The leader of Italy’s ruling League party, Deputy Prime Minister Matteo Salvini, said yesterday that the governing coalition had broken down and that the only way forward was to hold new elections.
The shock announcement follows months of bickering between the right-wing League and its coalition partner, the anti-establishment 5-Star Movement (M5S), and it throws the eurozone’s third-largest economy into an uncertain political future.
Salvini said in a statement that he had told Prime Minister Giuseppe Conte that the alliance with M5S had collapsed after little more than a year in power and “we should quickly give the choice back to the voters”.
Parliament, which is now in its summer recess, could reconvene next week to carry out the necessary steps, Salvini said, referring to the need for a no-confidence vote in the government and the resignation of the premier.
Tensions came to a head on Wednesday when the two parties voted against each other in parliament over the future of a project for a high-speed train link with France.
M5S has more parliamentary seats than the League, but Salvini’s party now has twice as much voter support, according to opinion polls, and it has often threatened to try to capitalise on that popularity with new elections.
However, it remains to be seen if things will go as Salvini plans.
Pushing the nation back into election mode in August, when Italians are on holiday and parliament is closed for the summer recess, would be unusual and potentially risky.
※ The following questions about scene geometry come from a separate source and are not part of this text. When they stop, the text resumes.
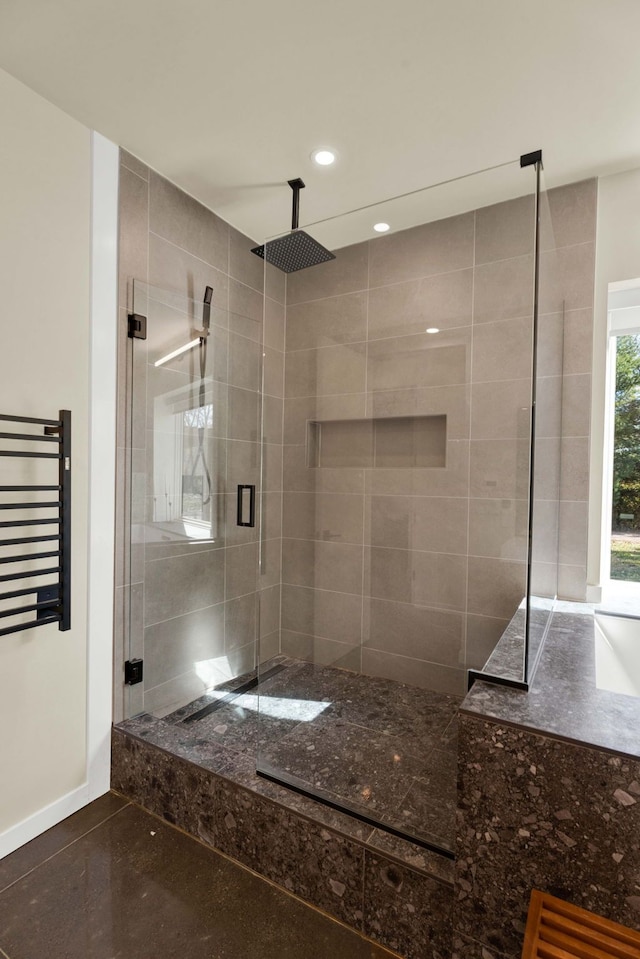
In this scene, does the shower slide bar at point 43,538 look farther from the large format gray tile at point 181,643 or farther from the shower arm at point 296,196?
the shower arm at point 296,196

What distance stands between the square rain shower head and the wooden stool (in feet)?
6.21

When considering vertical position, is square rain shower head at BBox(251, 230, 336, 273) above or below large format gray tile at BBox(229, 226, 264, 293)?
below

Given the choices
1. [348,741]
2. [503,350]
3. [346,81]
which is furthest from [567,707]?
[346,81]

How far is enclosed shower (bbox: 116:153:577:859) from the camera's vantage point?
1502 millimetres

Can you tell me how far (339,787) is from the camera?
149 cm

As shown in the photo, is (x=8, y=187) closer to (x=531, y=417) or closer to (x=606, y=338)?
(x=531, y=417)

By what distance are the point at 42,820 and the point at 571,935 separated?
1.66 m

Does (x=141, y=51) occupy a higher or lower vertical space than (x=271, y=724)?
higher

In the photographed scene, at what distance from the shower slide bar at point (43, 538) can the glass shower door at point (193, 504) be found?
1.17 feet

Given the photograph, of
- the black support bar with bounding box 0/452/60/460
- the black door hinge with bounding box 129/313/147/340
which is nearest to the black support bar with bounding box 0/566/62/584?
the black support bar with bounding box 0/452/60/460

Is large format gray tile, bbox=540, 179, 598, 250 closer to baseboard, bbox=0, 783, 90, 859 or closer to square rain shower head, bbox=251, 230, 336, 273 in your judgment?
square rain shower head, bbox=251, 230, 336, 273

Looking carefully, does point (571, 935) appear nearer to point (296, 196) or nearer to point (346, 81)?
point (346, 81)

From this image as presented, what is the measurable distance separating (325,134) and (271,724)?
221 centimetres

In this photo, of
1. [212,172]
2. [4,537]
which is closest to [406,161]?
[212,172]
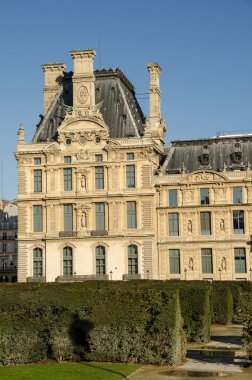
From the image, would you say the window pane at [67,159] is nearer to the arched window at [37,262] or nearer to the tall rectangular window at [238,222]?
the arched window at [37,262]

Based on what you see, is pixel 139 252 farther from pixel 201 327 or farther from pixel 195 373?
pixel 195 373

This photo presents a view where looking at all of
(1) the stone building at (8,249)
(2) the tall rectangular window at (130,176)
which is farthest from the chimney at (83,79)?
(1) the stone building at (8,249)

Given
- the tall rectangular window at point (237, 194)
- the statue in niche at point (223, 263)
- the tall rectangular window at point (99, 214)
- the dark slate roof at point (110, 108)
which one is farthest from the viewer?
the dark slate roof at point (110, 108)

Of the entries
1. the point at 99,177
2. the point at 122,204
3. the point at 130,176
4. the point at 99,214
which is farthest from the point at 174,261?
the point at 99,177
President Sergio Mattarella is the only person with the power to dissolve parliament, and may be unwilling to do so ahead of preparatory work in September for the 2020 budget, which must then be presented to parliament the following month.
Italy has not held an election in the autumn in all the post-war period.
Yesterday Prime Minister Conte held separate talks with President Mattarella and Salvini.
The opposition has called on the government to resign, arguing that it no longer has a workable majority in parliament after M5S leader and Deputy Prime Minister Luigi Di Maio voted against the Lyon-Turin rail project.
Italian media reported that Salvini, in earlier talks with Conte, set conditions for staying in the coalition – including the resignation of the transport, defence and economy ministers, who have resisted his projects and policies.
A gentler reshuffle was seen as possible, however.
Salvini himself has refrained from publicly attacking Di Maio over his opposition to the rail project, which involves a €8.6bn ($9.8bn) tunnel through the Alps.
If the government collapses and opposition parties can come up with no workable alternative, a snap election could be called for October to reconstitute parliament.
“The League and M5S have been diverging in their vision for too long, on matters that are fundamental for the country,” the League said yesterday. “This government’s only option is to let Italians have their say” by calling elections.
Opinion polls indicate Salvini’s League party would win the election and could govern in alliance with another, smaller far-right party, Fratelli d’Italia.
President Mattarella has insisted that there must be a government in place to finalise the budget, a first draft of which has be submitted to EU authorities by the end of September.
To that end, the president could name a government of technocrats and push the elections back to February or March next year.
The government is struggling to rein in its public deficit and its mammoth debt mountain of more than €2.3tn.
Wolfango Piccoli of political risk consultancy Teneo said the League’s declarations should not be taken at face value.
“Salvini’s well-orchestrated ‘summer crisis’ is unlikely to lead to snap polls before year-end,” he said, attaching a 30% chance to this possibility.
“The most likely outcome is a cabinet reshuffle that will sanction the replacement of some M5S ministers with figures either from the Lega (League) or trusted by the party leadership,” Piccoli said.